The full data, repeated exactly, is the only answer needed.
Segment Open
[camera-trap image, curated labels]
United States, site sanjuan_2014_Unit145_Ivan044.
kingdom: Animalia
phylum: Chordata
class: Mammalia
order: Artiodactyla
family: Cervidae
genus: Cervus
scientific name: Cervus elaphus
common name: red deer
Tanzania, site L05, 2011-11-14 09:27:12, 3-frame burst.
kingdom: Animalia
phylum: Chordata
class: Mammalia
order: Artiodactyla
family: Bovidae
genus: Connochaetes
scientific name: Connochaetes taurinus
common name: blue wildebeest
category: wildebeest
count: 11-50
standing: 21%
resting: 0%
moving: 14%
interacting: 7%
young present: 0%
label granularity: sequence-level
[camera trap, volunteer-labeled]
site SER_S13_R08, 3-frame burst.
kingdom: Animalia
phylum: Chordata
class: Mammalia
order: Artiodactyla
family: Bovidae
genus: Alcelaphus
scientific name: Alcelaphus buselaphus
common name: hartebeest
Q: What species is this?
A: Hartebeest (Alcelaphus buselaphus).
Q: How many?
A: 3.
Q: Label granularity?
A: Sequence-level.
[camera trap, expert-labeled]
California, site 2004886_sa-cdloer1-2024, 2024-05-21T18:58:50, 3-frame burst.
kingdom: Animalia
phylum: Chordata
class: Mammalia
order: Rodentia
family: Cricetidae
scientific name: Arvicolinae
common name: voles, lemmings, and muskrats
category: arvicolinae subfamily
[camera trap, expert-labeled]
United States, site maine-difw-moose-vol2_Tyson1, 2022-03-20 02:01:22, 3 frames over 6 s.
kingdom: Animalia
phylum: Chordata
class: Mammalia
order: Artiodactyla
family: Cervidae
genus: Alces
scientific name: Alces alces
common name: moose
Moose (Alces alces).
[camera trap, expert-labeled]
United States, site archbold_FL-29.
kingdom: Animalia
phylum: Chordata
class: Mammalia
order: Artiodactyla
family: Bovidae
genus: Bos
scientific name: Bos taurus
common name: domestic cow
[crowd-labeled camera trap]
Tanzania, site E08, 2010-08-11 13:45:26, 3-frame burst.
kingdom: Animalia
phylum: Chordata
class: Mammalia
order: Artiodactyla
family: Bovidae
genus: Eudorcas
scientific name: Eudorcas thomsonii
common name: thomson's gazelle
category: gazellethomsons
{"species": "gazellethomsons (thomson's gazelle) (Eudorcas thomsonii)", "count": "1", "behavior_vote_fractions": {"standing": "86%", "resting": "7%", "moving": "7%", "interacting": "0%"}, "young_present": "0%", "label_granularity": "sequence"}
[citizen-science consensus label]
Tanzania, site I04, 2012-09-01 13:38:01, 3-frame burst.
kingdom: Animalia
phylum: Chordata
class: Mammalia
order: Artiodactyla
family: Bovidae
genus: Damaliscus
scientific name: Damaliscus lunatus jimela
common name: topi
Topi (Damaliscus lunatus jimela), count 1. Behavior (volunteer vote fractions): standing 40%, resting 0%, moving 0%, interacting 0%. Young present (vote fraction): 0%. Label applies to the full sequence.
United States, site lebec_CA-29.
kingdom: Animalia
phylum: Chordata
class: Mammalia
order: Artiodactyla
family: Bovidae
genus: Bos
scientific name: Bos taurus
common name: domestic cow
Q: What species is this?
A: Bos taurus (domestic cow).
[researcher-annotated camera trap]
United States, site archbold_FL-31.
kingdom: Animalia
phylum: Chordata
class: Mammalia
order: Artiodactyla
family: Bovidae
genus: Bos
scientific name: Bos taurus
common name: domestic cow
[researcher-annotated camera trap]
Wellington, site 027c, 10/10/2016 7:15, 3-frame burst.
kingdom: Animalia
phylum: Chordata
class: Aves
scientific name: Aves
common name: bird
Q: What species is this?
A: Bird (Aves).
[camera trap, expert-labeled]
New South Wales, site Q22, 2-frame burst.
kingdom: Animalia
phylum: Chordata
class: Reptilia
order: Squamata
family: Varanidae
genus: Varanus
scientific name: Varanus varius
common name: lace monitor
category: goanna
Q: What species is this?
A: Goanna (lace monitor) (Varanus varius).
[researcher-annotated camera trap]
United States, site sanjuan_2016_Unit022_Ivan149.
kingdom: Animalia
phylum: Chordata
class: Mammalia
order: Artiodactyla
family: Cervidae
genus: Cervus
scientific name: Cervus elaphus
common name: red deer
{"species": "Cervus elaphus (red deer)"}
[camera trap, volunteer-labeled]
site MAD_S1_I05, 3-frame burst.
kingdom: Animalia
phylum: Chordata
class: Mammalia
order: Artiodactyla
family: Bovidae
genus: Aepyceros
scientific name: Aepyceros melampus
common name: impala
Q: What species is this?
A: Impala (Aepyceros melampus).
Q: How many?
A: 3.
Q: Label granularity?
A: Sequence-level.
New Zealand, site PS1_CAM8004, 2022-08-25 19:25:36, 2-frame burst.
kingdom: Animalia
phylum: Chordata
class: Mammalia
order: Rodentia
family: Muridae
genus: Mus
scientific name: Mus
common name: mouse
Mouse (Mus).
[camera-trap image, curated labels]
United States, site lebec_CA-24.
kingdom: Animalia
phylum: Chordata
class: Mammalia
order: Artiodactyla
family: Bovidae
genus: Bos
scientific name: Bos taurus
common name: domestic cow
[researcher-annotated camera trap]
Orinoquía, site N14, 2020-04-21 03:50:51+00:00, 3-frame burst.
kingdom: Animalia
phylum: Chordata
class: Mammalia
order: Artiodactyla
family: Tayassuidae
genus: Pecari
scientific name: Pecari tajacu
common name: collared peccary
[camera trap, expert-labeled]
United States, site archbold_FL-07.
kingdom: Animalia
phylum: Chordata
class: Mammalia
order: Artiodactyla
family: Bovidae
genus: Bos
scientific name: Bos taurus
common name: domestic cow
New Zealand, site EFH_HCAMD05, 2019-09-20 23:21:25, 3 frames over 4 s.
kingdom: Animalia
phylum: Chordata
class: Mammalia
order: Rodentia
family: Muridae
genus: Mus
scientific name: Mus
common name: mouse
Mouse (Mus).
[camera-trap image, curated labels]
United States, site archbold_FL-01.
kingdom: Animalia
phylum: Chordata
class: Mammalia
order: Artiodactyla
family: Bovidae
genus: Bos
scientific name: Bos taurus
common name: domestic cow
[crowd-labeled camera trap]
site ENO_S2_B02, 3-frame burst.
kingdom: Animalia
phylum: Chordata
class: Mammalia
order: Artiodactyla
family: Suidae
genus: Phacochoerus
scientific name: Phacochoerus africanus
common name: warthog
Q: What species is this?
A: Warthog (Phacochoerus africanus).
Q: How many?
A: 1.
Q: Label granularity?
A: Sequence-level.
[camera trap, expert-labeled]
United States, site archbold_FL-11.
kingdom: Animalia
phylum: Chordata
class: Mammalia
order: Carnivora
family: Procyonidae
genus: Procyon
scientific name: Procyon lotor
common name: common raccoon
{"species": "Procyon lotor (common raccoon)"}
Segment Closed
● **Output for this task**:
[camera-trap image, curated labels]
United States, site sanjuan_2014_Unit145_Ivan044.
kingdom: Animalia
phylum: Chordata
class: Mammalia
order: Artiodactyla
family: Cervidae
genus: Cervus
scientific name: Cervus elaphus
common name: red deer
Tanzania, site L05, 2011-11-14 09:27:12, 3-frame burst.
kingdom: Animalia
phylum: Chordata
class: Mammalia
order: Artiodactyla
family: Bovidae
genus: Connochaetes
scientific name: Connochaetes taurinus
common name: blue wildebeest
category: wildebeest
count: 11-50
standing: 21%
resting: 0%
moving: 14%
interacting: 7%
young present: 0%
label granularity: sequence-level
[camera trap, volunteer-labeled]
site SER_S13_R08, 3-frame burst.
kingdom: Animalia
phylum: Chordata
class: Mammalia
order: Artiodactyla
family: Bovidae
genus: Alcelaphus
scientific name: Alcelaphus buselaphus
common name: hartebeest
Q: What species is this?
A: Hartebeest (Alcelaphus buselaphus).
Q: How many?
A: 3.
Q: Label granularity?
A: Sequence-level.
[camera trap, expert-labeled]
California, site 2004886_sa-cdloer1-2024, 2024-05-21T18:58:50, 3-frame burst.
kingdom: Animalia
phylum: Chordata
class: Mammalia
order: Rodentia
family: Cricetidae
scientific name: Arvicolinae
common name: voles, lemmings, and muskrats
category: arvicolinae subfamily
[camera trap, expert-labeled]
United States, site maine-difw-moose-vol2_Tyson1, 2022-03-20 02:01:22, 3 frames over 6 s.
kingdom: Animalia
phylum: Chordata
class: Mammalia
order: Artiodactyla
family: Cervidae
genus: Alces
scientific name: Alces alces
common name: moose
Moose (Alces alces).
[camera trap, expert-labeled]
United States, site archbold_FL-29.
kingdom: Animalia
phylum: Chordata
class: Mammalia
order: Artiodactyla
family: Bovidae
genus: Bos
scientific name: Bos taurus
common name: domestic cow
[crowd-labeled camera trap]
Tanzania, site E08, 2010-08-11 13:45:26, 3-frame burst.
kingdom: Animalia
phylum: Chordata
class: Mammalia
order: Artiodactyla
family: Bovidae
genus: Eudorcas
scientific name: Eudorcas thomsonii
common name: thomson's gazelle
category: gazellethomsons
{"species": "gazellethomsons (thomson's gazelle) (Eudorcas thomsonii)", "count": "1", "behavior_vote_fractions": {"standing": "86%", "resting": "7%", "moving": "7%", "interacting": "0%"}, "young_present": "0%", "label_granularity": "sequence"}
[citizen-science consensus label]
Tanzania, site I04, 2012-09-01 13:38:01, 3-frame burst.
kingdom: Animalia
phylum: Chordata
class: Mammalia
order: Artiodactyla
family: Bovidae
genus: Damaliscus
scientific name: Damaliscus lunatus jimela
common name: topi
Topi (Damaliscus lunatus jimela), count 1. Behavior (volunteer vote fractions): standing 40%, resting 0%, moving 0%, interacting 0%. Young present (vote fraction): 0%. Label applies to the full sequence.
United States, site lebec_CA-29.
kingdom: Animalia
phylum: Chordata
class: Mammalia
order: Artiodactyla
family: Bovidae
genus: Bos
scientific name: Bos taurus
common name: domestic cow
Q: What species is this?
A: Bos taurus (domestic cow).
[researcher-annotated camera trap]
United States, site archbold_FL-31.
kingdom: Animalia
phylum: Chordata
class: Mammalia
order: Artiodactyla
family: Bovidae
genus: Bos
scientific name: Bos taurus
common name: domestic cow
[researcher-annotated camera trap]
Wellington, site 027c, 10/10/2016 7:15, 3-frame burst.
kingdom: Animalia
phylum: Chordata
class: Aves
scientific name: Aves
common name: bird
Q: What species is this?
A: Bird (Aves).
[camera trap, expert-labeled]
New South Wales, site Q22, 2-frame burst.
kingdom: Animalia
phylum: Chordata
class: Reptilia
order: Squamata
family: Varanidae
genus: Varanus
scientific name: Varanus varius
common name: lace monitor
category: goanna
Q: What species is this?
A: Goanna (lace monitor) (Varanus varius).
[researcher-annotated camera trap]
United States, site sanjuan_2016_Unit022_Ivan149.
kingdom: Animalia
phylum: Chordata
class: Mammalia
order: Artiodactyla
family: Cervidae
genus: Cervus
scientific name: Cervus elaphus
common name: red deer
{"species": "Cervus elaphus (red deer)"}
[camera trap, volunteer-labeled]
site MAD_S1_I05, 3-frame burst.
kingdom: Animalia
phylum: Chordata
class: Mammalia
order: Artiodactyla
family: Bovidae
genus: Aepyceros
scientific name: Aepyceros melampus
common name: impala
Q: What species is this?
A: Impala (Aepyceros melampus).
Q: How many?
A: 3.
Q: Label granularity?
A: Sequence-level.
New Zealand, site PS1_CAM8004, 2022-08-25 19:25:36, 2-frame burst.
kingdom: Animalia
phylum: Chordata
class: Mammalia
order: Rodentia
family: Muridae
genus: Mus
scientific name: Mus
common name: mouse
Mouse (Mus).
[camera-trap image, curated labels]
United States, site lebec_CA-24.
kingdom: Animalia
phylum: Chordata
class: Mammalia
order: Artiodactyla
family: Bovidae
genus: Bos
scientific name: Bos taurus
common name: domestic cow
[researcher-annotated camera trap]
Orinoquía, site N14, 2020-04-21 03:50:51+00:00, 3-frame burst.
kingdom: Animalia
phylum: Chordata
class: Mammalia
order: Artiodactyla
family: Tayassuidae
genus: Pecari
scientific name: Pecari tajacu
common name: collared peccary
[camera trap, expert-labeled]
United States, site archbold_FL-07.
kingdom: Animalia
phylum: Chordata
class: Mammalia
order: Artiodactyla
family: Bovidae
genus: Bos
scientific name: Bos taurus
common name: domestic cow
New Zealand, site EFH_HCAMD05, 2019-09-20 23:21:25, 3 frames over 4 s.
kingdom: Animalia
phylum: Chordata
class: Mammalia
order: Rodentia
family: Muridae
genus: Mus
scientific name: Mus
common name: mouse
Mouse (Mus).
[camera-trap image, curated labels]
United States, site archbold_FL-01.
kingdom: Animalia
phylum: Chordata
class: Mammalia
order: Artiodactyla
family: Bovidae
genus: Bos
scientific name: Bos taurus
common name: domestic cow
[crowd-labeled camera trap]
site ENO_S2_B02, 3-frame burst.
kingdom: Animalia
phylum: Chordata
class: Mammalia
order: Artiodactyla
family: Suidae
genus: Phacochoerus
scientific name: Phacochoerus africanus
common name: warthog
Q: What species is this?
A: Warthog (Phacochoerus africanus).
Q: How many?
A: 1.
Q: Label granularity?
A: Sequence-level.
[camera trap, expert-labeled]
United States, site archbold_FL-11.
kingdom: Animalia
phylum: Chordata
class: Mammalia
order: Carnivora
family: Procyonidae
genus: Procyon
scientific name: Procyon lotor
common name: common raccoon
{"species": "Procyon lotor (common raccoon)"}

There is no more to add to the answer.